Source: https://www.lexisnexis.com/community/casebrief/p/casebrief-db-healthcare-llc-v-blue-cross-blue-shield-of-ariz-inc
Timestamp: 2019-12-07 01:08:03
Document Index: 791870529

Matched Legal Cases: ['§ 502', '§ 502', '§ 502', '§ 1132', '§ 502', '§ 1132']

DB Healthcare, LLC v. Blue Cross Blue Shield of Ariz., Inc. | Case Brief for Law School | LexisNexis
DB Healthcare, LLC v. Blue Cross Blue Shield of Ariz., Inc. - 852 F.3d 868 (9th Cir. 2017)
Health care providers' patients are the ones who receive Employee Retirement Income Security Act of 1974 (ERISA) health benefits, not the providers themselves. Neither a designation in a health benefit plan nor an assignment by a patient allowing a health care provider to receive direct payment for health services entitles a health care provider to benefits on its own behalf. Providers are therefore not ERISA beneficiaries. They do not have direct authority as beneficiaries to sue under ERISA § 502(a)(1)(B) or § 502(a)(3) to recover payments due them for services rendered, or otherwise to enforce the statute's protections.
The Plaintiffs-Appellants in these cases are health care providers ("Providers") who furnish medical services to subscribers of employee health benefit plans. The benefit plans are governed by either the Employee Retirement Income Security Act of 1974 ("ERISA)" (the private employer plans) or the Patient Protection and Affordable Care Act ("ACA") (the government employer plans). The Plaintiffs in DB Healthcare are twelve medical facilities located in and around Phoenix, Arizona, and ten nurse practitioner employees of those facilities (collectively, "DB Healthcare Providers"). The Plaintiff in Advanced Women's Health Center is a medical facility in Bakersfield, California ("the Center"). Defendants-Appellees Blue Cross Blue Shield of Arizona, Inc. ("Blue Cross") and Anthem Blue Cross Life and Health Insurance Company ("Anthem") are health insurers, plan administrators, and/or claims administrators for the relevant employee benefit plans. These two cases involve reimbursement disputes between health care providers and employee health benefit plan administrators. The district court dismissed the ERISA actions.
Is a health care provider designated to receive direct payment from a health plan administrator for medical services authorized to bring suit in federal court under the Employee Retirement Income Security Act of 1974 (ERISA), either by direct statutory authority and derivative authority through assignment?

#### [Extracted entries]
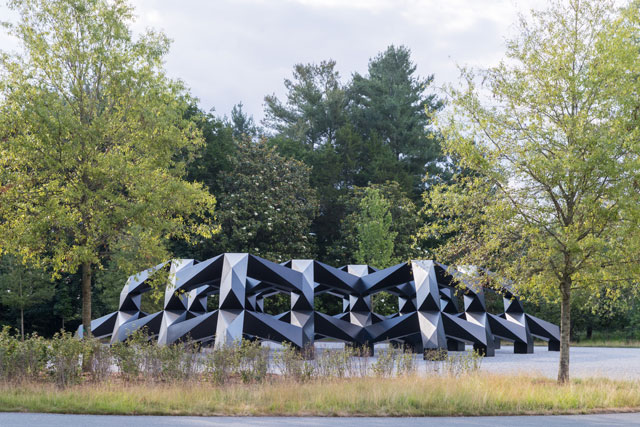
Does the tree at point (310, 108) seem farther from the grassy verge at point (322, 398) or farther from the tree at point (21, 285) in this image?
the grassy verge at point (322, 398)

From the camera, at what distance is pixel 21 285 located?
29.6 meters

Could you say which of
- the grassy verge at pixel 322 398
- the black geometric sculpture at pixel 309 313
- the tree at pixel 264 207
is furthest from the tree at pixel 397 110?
the grassy verge at pixel 322 398

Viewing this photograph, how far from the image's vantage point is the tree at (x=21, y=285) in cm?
2941

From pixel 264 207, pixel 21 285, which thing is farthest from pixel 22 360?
pixel 264 207

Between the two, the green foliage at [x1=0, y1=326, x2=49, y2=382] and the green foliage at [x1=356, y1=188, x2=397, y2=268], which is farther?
the green foliage at [x1=356, y1=188, x2=397, y2=268]

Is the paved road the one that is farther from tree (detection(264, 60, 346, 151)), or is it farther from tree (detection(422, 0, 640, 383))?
tree (detection(264, 60, 346, 151))

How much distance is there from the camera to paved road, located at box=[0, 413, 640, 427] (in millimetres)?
8711

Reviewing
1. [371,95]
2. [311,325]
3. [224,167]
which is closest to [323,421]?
[311,325]

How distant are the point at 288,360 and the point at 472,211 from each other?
16.0 feet

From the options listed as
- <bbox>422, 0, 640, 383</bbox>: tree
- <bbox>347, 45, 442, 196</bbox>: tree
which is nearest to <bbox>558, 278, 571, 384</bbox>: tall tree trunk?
<bbox>422, 0, 640, 383</bbox>: tree

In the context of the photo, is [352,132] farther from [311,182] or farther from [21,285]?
[21,285]

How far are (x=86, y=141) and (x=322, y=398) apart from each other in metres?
7.57

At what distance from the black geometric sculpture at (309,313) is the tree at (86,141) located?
12.6 feet

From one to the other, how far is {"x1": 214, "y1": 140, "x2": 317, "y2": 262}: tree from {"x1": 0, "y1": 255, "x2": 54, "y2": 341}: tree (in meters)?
9.05
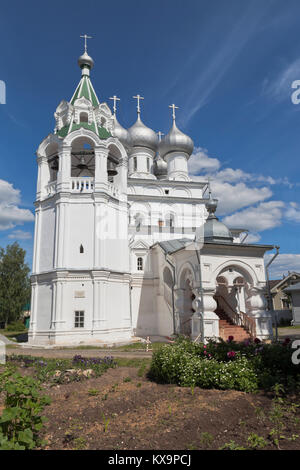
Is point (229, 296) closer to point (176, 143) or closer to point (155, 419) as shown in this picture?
point (155, 419)

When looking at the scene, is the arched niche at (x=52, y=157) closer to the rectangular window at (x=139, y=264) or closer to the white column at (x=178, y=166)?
the rectangular window at (x=139, y=264)

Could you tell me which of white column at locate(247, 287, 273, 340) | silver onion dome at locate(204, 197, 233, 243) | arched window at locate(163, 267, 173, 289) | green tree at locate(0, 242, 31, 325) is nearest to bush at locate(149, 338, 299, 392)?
white column at locate(247, 287, 273, 340)

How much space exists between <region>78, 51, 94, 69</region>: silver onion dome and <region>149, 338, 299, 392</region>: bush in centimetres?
1911

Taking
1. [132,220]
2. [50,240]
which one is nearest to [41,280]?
[50,240]

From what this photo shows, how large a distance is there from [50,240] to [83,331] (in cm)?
498

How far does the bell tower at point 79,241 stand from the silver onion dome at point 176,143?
805cm

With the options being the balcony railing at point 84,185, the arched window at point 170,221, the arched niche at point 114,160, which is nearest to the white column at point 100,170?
the balcony railing at point 84,185

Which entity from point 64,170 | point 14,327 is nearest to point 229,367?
point 64,170

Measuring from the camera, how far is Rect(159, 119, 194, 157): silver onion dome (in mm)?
25312

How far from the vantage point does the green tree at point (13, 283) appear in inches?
1155

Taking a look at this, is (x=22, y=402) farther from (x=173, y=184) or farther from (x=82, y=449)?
(x=173, y=184)

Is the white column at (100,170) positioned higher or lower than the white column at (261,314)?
higher

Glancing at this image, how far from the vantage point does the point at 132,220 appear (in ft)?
70.5

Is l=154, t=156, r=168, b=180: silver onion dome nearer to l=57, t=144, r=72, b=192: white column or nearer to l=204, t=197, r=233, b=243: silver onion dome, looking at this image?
l=57, t=144, r=72, b=192: white column
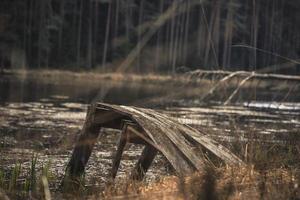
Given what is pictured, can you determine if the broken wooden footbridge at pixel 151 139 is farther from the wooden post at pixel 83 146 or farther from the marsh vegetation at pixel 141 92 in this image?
the marsh vegetation at pixel 141 92

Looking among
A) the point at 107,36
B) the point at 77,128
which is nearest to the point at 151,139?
the point at 77,128

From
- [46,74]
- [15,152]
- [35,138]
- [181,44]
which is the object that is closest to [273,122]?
[35,138]

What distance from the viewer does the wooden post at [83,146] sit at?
991cm

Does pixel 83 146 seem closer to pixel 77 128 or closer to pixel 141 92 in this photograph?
pixel 77 128

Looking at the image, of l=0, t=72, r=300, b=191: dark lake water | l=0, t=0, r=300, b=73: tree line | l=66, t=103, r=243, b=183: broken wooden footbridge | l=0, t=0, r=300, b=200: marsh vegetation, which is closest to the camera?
l=0, t=0, r=300, b=200: marsh vegetation

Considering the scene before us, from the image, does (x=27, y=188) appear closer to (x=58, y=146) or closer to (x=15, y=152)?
(x=15, y=152)

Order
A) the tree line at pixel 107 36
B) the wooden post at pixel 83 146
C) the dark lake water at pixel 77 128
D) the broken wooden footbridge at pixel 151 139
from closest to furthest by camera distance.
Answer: the broken wooden footbridge at pixel 151 139 → the wooden post at pixel 83 146 → the dark lake water at pixel 77 128 → the tree line at pixel 107 36

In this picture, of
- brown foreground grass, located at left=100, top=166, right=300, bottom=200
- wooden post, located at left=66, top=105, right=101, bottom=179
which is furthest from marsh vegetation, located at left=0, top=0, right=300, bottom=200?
wooden post, located at left=66, top=105, right=101, bottom=179

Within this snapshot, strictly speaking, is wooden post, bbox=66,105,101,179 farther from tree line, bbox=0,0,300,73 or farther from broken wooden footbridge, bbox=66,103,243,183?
tree line, bbox=0,0,300,73

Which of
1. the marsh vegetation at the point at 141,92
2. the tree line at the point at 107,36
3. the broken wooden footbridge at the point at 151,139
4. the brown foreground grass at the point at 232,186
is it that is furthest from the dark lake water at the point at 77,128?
the tree line at the point at 107,36

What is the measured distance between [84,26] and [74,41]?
374cm

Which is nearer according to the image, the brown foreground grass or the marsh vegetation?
the brown foreground grass

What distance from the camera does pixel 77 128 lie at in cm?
1719

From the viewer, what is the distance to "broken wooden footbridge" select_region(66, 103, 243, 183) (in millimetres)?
7316
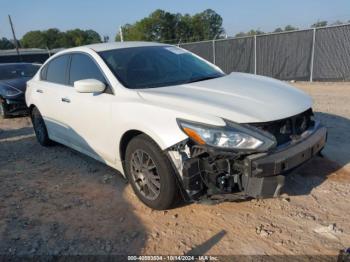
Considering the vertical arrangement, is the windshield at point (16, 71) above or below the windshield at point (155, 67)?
below

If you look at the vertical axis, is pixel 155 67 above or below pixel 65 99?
above

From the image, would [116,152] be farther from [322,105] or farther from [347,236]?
[322,105]

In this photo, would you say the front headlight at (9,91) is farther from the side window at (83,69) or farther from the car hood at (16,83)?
the side window at (83,69)

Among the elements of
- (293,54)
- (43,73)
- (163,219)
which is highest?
(43,73)

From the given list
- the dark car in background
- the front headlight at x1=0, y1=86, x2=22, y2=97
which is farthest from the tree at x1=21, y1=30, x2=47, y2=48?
the front headlight at x1=0, y1=86, x2=22, y2=97

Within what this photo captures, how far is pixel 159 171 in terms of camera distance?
3.31 m

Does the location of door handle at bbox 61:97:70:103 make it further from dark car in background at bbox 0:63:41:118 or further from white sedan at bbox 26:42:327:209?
dark car in background at bbox 0:63:41:118

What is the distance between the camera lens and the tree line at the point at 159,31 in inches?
2494

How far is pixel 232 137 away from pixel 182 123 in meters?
0.46

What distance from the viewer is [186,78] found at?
4109mm

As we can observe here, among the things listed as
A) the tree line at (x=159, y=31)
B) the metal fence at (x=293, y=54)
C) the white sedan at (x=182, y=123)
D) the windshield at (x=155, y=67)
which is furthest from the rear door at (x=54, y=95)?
the tree line at (x=159, y=31)

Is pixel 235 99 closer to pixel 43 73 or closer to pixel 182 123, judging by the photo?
pixel 182 123

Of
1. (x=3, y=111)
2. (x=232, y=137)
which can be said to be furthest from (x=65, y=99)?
(x=3, y=111)

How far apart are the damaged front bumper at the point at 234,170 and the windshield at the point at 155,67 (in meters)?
1.16
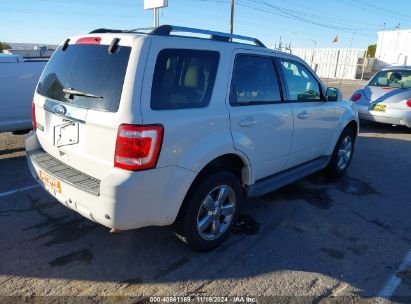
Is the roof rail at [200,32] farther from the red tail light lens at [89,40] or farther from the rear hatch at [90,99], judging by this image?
the red tail light lens at [89,40]

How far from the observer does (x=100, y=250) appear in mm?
3400

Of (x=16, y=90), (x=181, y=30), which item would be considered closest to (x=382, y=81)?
(x=181, y=30)

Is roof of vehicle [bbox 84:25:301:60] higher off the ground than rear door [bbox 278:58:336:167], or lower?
higher

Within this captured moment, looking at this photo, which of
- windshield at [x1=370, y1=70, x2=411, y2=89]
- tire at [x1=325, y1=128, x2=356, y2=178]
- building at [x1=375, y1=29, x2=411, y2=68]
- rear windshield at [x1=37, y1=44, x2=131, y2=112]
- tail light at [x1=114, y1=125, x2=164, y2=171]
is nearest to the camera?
tail light at [x1=114, y1=125, x2=164, y2=171]

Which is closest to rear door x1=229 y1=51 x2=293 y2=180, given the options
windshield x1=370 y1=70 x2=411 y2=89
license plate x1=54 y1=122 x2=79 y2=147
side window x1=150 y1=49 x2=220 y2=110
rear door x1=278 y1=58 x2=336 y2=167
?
rear door x1=278 y1=58 x2=336 y2=167

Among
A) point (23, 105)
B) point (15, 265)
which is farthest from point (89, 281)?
point (23, 105)

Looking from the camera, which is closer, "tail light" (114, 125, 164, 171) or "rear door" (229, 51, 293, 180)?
"tail light" (114, 125, 164, 171)

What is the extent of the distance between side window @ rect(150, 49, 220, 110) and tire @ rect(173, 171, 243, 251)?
2.31 ft

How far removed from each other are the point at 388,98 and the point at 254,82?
6.46 metres

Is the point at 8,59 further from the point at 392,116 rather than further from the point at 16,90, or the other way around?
the point at 392,116

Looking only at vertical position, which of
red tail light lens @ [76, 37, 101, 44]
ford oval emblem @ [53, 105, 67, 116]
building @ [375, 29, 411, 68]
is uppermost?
building @ [375, 29, 411, 68]

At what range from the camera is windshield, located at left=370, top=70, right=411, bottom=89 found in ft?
30.2

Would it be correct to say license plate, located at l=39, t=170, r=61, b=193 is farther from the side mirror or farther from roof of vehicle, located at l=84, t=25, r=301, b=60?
the side mirror

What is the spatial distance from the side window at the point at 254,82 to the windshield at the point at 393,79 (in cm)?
656
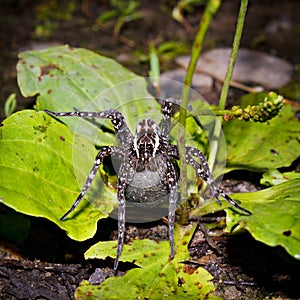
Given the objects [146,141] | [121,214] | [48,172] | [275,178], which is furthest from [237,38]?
[48,172]

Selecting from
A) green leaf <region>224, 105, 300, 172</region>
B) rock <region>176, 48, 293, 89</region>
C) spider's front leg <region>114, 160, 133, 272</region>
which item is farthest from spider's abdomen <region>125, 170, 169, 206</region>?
rock <region>176, 48, 293, 89</region>

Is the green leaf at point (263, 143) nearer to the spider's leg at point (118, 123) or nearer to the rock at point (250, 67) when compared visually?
the spider's leg at point (118, 123)

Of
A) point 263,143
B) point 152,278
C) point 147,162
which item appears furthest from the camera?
point 263,143

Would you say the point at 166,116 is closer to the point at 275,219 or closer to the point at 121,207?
the point at 121,207

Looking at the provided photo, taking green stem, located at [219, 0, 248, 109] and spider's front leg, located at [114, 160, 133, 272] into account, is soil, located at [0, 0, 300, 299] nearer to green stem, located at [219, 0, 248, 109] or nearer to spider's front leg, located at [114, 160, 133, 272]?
spider's front leg, located at [114, 160, 133, 272]

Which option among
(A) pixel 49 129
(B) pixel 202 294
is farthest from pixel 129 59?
(B) pixel 202 294

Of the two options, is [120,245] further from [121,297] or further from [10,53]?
[10,53]

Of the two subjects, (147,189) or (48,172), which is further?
(147,189)

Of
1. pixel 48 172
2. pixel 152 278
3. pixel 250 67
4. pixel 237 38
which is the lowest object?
pixel 152 278
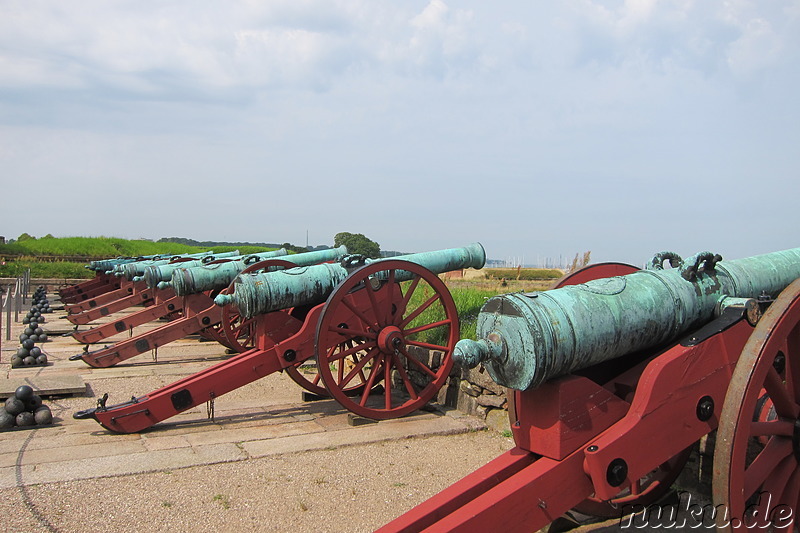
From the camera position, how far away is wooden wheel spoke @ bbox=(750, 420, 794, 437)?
2807 mm

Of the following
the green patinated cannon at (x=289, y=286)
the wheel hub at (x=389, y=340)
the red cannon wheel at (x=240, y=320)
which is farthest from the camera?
the red cannon wheel at (x=240, y=320)

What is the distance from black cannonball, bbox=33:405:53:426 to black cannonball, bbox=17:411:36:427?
3 cm

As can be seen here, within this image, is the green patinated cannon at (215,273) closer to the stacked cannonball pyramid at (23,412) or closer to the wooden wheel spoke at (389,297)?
the wooden wheel spoke at (389,297)

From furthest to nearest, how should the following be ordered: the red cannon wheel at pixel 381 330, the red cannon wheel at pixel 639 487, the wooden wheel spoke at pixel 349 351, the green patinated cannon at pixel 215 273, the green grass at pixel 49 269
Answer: the green grass at pixel 49 269, the green patinated cannon at pixel 215 273, the wooden wheel spoke at pixel 349 351, the red cannon wheel at pixel 381 330, the red cannon wheel at pixel 639 487

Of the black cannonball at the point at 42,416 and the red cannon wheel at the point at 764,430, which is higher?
the red cannon wheel at the point at 764,430

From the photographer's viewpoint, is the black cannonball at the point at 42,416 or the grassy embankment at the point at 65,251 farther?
the grassy embankment at the point at 65,251

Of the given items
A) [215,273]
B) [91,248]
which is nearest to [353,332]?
[215,273]

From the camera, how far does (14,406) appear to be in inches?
231

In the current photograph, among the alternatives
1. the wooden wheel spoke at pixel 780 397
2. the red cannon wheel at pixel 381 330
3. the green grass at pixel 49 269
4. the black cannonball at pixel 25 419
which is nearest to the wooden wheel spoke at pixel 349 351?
the red cannon wheel at pixel 381 330

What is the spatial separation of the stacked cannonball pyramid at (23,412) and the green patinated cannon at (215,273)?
3.81m

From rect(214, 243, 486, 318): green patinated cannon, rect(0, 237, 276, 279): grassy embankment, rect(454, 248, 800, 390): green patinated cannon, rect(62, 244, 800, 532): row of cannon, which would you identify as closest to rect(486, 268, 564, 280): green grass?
rect(214, 243, 486, 318): green patinated cannon

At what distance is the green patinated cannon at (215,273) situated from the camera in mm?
9477

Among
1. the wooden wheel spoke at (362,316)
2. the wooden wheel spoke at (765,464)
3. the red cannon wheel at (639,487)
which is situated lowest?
the red cannon wheel at (639,487)

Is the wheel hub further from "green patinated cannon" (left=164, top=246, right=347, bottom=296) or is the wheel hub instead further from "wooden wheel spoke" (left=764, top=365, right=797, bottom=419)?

#### [Work required]
Transcribe the case brief's stretch from "Is a health" through "authority through assignment?". The records come from a separate source, unrelated to the case brief.

#### [Response box]
Is a health care provider designated to receive direct payment from a health plan administrator for medical services authorized to bring suit in federal court under the Employee Retirement Income Security Act of 1974 (ERISA), either by direct statutory authority and derivative authority through assignment?